9. Juni 2023 | Josef Ruhaltinger
Businessman mit Brille.
Businessman mit Brille.

Österreichs Gesundheitssystem begegnet der Technologie der Künstlichen Intelligenz mit großer Neugier – und noch größerer Ohnmacht. Strategien und Geldmittel fehlen komplett – ebenso wie der geregelte Umgang mit Gesundheitsdaten.
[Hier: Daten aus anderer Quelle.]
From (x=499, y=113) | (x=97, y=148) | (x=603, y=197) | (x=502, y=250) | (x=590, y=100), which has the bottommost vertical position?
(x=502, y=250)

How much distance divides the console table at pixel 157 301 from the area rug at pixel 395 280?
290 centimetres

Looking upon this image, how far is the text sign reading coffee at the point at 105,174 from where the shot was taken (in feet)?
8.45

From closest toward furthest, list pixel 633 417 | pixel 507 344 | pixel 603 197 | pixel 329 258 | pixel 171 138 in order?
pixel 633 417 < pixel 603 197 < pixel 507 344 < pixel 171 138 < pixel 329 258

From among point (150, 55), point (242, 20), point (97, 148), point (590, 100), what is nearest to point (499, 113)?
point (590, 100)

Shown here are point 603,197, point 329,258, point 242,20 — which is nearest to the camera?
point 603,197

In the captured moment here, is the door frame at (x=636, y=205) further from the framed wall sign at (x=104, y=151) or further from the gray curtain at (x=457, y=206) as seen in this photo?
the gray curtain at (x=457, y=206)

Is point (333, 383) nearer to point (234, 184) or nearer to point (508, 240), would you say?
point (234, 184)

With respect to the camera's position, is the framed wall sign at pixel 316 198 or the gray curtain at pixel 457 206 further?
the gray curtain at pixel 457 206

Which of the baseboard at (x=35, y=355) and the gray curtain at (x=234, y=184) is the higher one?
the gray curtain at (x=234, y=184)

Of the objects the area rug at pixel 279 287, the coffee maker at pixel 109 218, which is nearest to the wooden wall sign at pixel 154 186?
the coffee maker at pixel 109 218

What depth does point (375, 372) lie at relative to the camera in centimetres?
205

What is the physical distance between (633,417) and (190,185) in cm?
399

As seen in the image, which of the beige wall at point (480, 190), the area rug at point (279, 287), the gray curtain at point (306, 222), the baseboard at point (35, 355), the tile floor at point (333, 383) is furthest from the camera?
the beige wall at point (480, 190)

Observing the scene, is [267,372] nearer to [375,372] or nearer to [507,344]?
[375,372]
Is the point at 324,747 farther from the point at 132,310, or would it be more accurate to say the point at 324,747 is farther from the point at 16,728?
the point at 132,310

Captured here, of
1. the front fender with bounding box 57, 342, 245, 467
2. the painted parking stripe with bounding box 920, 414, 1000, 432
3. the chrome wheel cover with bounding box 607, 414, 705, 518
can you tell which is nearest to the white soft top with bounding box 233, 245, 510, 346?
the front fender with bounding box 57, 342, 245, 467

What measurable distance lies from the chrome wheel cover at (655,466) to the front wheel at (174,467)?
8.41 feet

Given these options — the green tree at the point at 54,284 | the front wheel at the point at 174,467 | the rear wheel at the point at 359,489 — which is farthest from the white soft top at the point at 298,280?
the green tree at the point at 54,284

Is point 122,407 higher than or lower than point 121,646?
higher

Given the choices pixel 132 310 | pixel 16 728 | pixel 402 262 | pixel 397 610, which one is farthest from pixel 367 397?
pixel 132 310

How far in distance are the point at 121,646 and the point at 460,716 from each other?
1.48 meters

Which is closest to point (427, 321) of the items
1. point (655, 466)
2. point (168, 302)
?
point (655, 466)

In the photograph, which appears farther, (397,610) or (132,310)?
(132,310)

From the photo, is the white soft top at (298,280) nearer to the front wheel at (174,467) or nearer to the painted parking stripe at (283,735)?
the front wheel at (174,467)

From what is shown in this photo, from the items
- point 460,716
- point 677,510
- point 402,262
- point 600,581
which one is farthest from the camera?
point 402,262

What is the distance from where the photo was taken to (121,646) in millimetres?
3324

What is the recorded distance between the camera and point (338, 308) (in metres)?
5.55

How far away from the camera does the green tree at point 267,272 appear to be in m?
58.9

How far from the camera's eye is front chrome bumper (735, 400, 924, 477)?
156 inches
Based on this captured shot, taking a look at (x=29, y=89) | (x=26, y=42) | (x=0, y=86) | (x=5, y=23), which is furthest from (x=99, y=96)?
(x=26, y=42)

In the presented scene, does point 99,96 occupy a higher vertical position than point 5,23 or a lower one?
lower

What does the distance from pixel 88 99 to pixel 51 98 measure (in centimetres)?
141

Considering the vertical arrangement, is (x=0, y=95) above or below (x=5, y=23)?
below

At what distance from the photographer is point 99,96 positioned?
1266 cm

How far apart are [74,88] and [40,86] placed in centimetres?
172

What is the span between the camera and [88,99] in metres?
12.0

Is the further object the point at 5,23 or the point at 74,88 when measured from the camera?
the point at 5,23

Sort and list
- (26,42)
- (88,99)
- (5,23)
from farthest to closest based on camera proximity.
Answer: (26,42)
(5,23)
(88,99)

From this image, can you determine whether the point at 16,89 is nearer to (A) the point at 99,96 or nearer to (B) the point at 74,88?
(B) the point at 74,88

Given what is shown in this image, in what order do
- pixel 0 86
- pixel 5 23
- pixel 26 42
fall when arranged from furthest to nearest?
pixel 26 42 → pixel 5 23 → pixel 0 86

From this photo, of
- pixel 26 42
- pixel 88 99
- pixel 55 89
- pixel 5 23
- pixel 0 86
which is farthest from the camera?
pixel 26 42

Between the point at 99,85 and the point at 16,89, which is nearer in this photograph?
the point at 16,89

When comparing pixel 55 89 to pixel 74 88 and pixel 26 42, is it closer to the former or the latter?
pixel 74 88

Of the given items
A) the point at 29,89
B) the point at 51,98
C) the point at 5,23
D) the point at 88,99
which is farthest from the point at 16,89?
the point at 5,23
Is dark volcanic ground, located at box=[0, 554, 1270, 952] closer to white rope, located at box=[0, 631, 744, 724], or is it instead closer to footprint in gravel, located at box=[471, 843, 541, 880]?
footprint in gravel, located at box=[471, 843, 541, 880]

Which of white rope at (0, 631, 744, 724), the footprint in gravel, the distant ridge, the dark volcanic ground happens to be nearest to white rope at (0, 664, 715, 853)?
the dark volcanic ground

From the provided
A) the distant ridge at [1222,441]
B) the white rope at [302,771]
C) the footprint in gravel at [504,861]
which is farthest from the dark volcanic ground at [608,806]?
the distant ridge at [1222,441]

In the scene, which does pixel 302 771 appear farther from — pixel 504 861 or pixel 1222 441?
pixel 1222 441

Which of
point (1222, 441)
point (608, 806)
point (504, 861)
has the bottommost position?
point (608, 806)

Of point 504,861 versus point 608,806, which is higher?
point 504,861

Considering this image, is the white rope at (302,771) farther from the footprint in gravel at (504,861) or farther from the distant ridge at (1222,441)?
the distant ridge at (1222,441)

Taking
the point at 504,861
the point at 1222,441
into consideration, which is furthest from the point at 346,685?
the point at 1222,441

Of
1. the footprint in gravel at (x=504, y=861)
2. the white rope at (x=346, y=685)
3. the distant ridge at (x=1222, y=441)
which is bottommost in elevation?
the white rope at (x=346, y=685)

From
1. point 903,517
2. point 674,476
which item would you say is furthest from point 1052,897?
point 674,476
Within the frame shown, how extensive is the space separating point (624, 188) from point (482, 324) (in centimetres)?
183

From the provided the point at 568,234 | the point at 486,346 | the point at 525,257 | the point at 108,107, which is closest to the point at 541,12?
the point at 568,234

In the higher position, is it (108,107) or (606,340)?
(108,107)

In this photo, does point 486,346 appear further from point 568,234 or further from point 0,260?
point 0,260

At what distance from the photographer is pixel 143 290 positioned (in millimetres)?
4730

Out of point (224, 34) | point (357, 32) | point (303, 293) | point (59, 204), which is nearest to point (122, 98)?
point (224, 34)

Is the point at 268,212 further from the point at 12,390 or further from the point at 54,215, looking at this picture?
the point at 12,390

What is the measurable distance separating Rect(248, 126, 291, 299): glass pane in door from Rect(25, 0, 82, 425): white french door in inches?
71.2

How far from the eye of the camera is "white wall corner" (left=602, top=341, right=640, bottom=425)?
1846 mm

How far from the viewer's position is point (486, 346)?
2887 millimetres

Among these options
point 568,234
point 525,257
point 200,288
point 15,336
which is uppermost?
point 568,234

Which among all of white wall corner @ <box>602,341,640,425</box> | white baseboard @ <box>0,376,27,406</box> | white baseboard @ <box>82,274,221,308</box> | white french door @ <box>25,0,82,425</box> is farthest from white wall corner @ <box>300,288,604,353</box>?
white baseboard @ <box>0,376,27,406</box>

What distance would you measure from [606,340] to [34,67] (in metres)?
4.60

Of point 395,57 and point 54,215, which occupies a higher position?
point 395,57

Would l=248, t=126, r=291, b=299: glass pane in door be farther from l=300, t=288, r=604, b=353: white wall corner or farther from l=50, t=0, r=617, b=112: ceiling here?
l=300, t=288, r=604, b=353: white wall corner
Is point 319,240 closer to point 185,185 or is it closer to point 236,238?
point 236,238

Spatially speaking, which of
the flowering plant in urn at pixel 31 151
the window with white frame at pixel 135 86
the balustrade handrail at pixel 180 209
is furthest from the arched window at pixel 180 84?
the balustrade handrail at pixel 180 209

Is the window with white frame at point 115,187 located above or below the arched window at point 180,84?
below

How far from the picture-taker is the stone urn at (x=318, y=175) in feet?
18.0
Es war nicht ChatGPT, das den Methoden der Künstlichen Intelligenz zum Durchbruch verholfen hat. Das haben Jahre zuvor bereits ganz andere Programme geschafft. Aber ChatGPT hat das KI-Thema binnen weniger Wochen auf Stammtisch-Niveau gebracht – im besseren Sinne des Wortes. Damit wurde KI in den gesellschaftspolitischen Diskurs gehievt. Ein „verbessertes Verständnis für die Tragweite der KI-Methoden“ wäre die logische Konsequenz, ist Lars-Peter Kamolz überzeugt. Der Leiter des Institutes für plastische Chirurgie an der MedUni Graz nützt mit seinen Kollegen seit Langem die Möglichkeiten von KI-basierter Datenarbeit. Mit Beginn der Pandemie wurden in einem Projekt die Grundlagen für ein KI-getriebenes Softwarepaket gelegt, mit dessen Hilfe ein Grippe-Infekt und eine Verkühlung von einer COVID-Infektion unterschieden werden können. Das System lernt, die beobachteten Krankheitszeichen zu bewerten, und liefert einen Diagnosevorschlag. 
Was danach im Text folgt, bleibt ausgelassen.